Data entries:
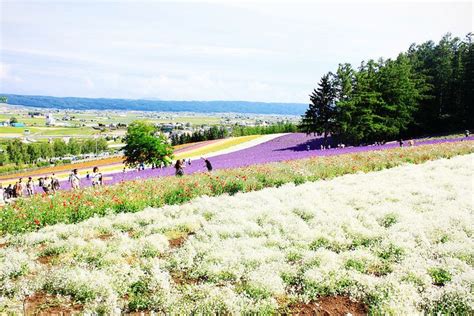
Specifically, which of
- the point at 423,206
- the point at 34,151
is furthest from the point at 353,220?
the point at 34,151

Problem details:
Set out every line of the records above as a JSON list of strings, one string per line, leaving out blank lines and the pictures.

Worked answer:
[
  "Specifically, which of",
  "- the point at 423,206",
  "- the point at 34,151",
  "is furthest from the point at 353,220?",
  "the point at 34,151"
]